I just finished Susan Sontag's The Volcano Lover. It's an interesting book based on the lives of Sir William Hamilton, his wife Emma, and British naval hero Horatio Nelson. Sontag deftly blends the fictional with historical and does it with sumptuous prose. Sontag's life has been marked with some controversy and I don't agree with all her comments, especially those regarding 911, but I find her to be a brilliant writer and thinker. The book is peppered with interesting observations about life, and in taking a little break from work I'll capture some quotes here.

"...the news is always a little unreal, which is why we can stand to bear so much of it."


"A man who has to admire in order to desire is likely to have led a modest sexual life."


"You can look at the most apalling things in art. Whatever art shows, it is not going to get any worse. The knives are out...but his tormentors haven't started yet...to cut. Not even one tiny morsel of flesh. His monstrous punishment is forever only seconds away."

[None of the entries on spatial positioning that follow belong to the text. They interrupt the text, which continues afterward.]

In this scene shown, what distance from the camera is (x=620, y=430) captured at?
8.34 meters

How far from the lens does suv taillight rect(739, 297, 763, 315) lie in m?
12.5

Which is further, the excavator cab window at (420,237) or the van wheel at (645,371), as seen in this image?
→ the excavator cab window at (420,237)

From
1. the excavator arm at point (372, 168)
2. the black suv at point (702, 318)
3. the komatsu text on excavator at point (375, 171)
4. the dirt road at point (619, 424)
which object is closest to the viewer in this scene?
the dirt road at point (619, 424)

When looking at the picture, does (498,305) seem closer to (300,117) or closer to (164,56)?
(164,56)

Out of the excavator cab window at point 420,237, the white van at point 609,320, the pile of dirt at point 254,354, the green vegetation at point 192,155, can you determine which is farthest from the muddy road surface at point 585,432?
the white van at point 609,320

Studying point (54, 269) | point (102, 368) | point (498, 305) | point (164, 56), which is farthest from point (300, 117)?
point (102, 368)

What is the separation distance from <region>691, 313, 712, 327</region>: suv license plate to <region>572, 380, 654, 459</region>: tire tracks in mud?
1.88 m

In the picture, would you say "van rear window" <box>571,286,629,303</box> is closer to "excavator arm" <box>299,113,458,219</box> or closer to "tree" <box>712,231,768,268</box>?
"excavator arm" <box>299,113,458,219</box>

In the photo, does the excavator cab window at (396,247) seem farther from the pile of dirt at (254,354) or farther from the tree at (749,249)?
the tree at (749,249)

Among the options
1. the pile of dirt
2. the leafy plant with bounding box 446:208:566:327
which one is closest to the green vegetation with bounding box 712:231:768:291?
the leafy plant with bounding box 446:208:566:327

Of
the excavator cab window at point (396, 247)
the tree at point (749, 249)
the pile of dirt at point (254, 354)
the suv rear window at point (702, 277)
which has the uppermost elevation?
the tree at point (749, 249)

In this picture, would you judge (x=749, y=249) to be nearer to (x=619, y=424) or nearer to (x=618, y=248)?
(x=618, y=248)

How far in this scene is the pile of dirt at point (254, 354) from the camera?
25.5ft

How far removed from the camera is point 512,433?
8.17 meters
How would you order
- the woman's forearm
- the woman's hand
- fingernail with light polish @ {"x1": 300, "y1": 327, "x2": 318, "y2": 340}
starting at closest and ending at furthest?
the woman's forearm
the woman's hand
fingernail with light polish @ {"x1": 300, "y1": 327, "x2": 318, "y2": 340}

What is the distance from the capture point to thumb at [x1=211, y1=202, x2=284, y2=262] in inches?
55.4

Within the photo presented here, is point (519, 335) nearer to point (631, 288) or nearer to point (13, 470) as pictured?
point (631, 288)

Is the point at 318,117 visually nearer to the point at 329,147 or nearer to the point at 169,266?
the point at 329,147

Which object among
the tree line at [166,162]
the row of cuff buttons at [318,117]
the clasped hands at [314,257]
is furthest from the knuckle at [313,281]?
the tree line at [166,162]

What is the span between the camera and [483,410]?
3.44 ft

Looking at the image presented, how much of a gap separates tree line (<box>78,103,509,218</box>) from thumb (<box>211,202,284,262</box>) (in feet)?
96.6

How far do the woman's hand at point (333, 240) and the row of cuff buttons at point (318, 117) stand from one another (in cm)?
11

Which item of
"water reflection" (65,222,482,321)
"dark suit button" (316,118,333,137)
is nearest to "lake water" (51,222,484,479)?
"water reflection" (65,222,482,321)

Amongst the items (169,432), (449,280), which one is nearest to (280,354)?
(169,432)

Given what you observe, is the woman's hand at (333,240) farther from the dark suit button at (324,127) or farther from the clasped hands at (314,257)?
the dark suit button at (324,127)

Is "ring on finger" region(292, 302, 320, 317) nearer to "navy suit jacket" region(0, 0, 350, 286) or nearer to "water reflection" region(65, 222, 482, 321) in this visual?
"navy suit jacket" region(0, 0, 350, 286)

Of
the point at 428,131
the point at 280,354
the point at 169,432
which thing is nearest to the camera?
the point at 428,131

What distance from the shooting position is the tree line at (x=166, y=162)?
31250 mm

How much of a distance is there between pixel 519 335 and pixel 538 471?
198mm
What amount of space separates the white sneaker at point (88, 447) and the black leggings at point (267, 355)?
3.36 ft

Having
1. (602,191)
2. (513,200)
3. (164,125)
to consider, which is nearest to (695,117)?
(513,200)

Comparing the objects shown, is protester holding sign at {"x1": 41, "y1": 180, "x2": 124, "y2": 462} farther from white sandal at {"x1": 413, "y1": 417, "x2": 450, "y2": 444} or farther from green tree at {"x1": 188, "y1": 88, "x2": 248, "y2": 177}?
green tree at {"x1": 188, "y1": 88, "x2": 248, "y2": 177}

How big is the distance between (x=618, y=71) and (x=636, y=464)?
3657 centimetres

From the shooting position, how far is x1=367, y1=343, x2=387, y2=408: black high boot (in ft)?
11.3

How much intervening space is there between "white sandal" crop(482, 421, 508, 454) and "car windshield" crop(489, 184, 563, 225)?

I'd read Sontag said "True art has the capacity to make us nervous." In the book, there is a passage that says the same thing in different words. I don't know if the quote is actually from the book and paraphrased, or if this is just Sontag saying it later in a different way, but it's a concept I've always found fascinating:

"We admire, in the name of truthfulness, an art that exhibits the maximum amount of trauma, violence, physical indignity. (The question is: Do we feel it?) For us, the significant moment is the one that disturbs us most."


"Acting is one thing, being civilized (which includes acting) is another."


"Nothing is more admirable than mercy."